(Instructions for the task): Give the data again exactly as it appears.

_ _ _ _ _ _ _

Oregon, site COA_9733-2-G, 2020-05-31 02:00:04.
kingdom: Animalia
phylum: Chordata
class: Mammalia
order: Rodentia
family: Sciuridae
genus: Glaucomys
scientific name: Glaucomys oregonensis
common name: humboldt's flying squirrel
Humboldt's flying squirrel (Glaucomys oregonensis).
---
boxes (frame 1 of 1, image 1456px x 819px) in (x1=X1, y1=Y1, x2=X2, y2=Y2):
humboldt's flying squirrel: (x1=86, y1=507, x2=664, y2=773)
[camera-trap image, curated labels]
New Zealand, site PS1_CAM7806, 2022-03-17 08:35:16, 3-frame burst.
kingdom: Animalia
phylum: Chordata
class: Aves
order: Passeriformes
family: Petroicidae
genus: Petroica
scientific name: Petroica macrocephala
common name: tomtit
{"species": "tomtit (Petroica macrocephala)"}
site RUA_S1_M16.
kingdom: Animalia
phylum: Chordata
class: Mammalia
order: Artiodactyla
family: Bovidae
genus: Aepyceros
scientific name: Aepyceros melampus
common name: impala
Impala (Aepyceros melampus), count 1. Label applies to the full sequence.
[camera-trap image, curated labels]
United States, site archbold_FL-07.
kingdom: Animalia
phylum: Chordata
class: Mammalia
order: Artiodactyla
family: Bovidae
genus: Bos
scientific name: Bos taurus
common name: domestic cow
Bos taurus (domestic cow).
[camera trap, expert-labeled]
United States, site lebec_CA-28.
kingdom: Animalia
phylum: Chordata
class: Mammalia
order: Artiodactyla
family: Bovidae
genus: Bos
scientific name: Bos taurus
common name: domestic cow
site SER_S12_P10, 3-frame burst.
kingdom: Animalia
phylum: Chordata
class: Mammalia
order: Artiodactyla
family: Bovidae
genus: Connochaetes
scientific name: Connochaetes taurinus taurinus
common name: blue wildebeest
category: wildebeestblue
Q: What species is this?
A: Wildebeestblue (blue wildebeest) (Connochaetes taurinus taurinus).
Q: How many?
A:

_ _ _ _ _ _ _

(Completed task):
Oregon, site COA_9733-2-G, 2020-05-31 02:00:04.
kingdom: Animalia
phylum: Chordata
class: Mammalia
order: Rodentia
family: Sciuridae
genus: Glaucomys
scientific name: Glaucomys oregonensis
common name: humboldt's flying squirrel
Humboldt's flying squirrel (Glaucomys oregonensis).
---
boxes (frame 1 of 1, image 1456px x 819px) in (x1=X1, y1=Y1, x2=X2, y2=Y2):
humboldt's flying squirrel: (x1=86, y1=507, x2=664, y2=773)
[camera-trap image, curated labels]
New Zealand, site PS1_CAM7806, 2022-03-17 08:35:16, 3-frame burst.
kingdom: Animalia
phylum: Chordata
class: Aves
order: Passeriformes
family: Petroicidae
genus: Petroica
scientific name: Petroica macrocephala
common name: tomtit
{"species": "tomtit (Petroica macrocephala)"}
site RUA_S1_M16.
kingdom: Animalia
phylum: Chordata
class: Mammalia
order: Artiodactyla
family: Bovidae
genus: Aepyceros
scientific name: Aepyceros melampus
common name: impala
Impala (Aepyceros melampus), count 1. Label applies to the full sequence.
[camera-trap image, curated labels]
United States, site archbold_FL-07.
kingdom: Animalia
phylum: Chordata
class: Mammalia
order: Artiodactyla
family: Bovidae
genus: Bos
scientific name: Bos taurus
common name: domestic cow
Bos taurus (domestic cow).
[camera trap, expert-labeled]
United States, site lebec_CA-28.
kingdom: Animalia
phylum: Chordata
class: Mammalia
order: Artiodactyla
family: Bovidae
genus: Bos
scientific name: Bos taurus
common name: domestic cow
site SER_S12_P10, 3-frame burst.
kingdom: Animalia
phylum: Chordata
class: Mammalia
order: Artiodactyla
family: Bovidae
genus: Connochaetes
scientific name: Connochaetes taurinus taurinus
common name: blue wildebeest
category: wildebeestblue
Q: What species is this?
A: Wildebeestblue (blue wildebeest) (Connochaetes taurinus taurinus).
Q: How many?
A:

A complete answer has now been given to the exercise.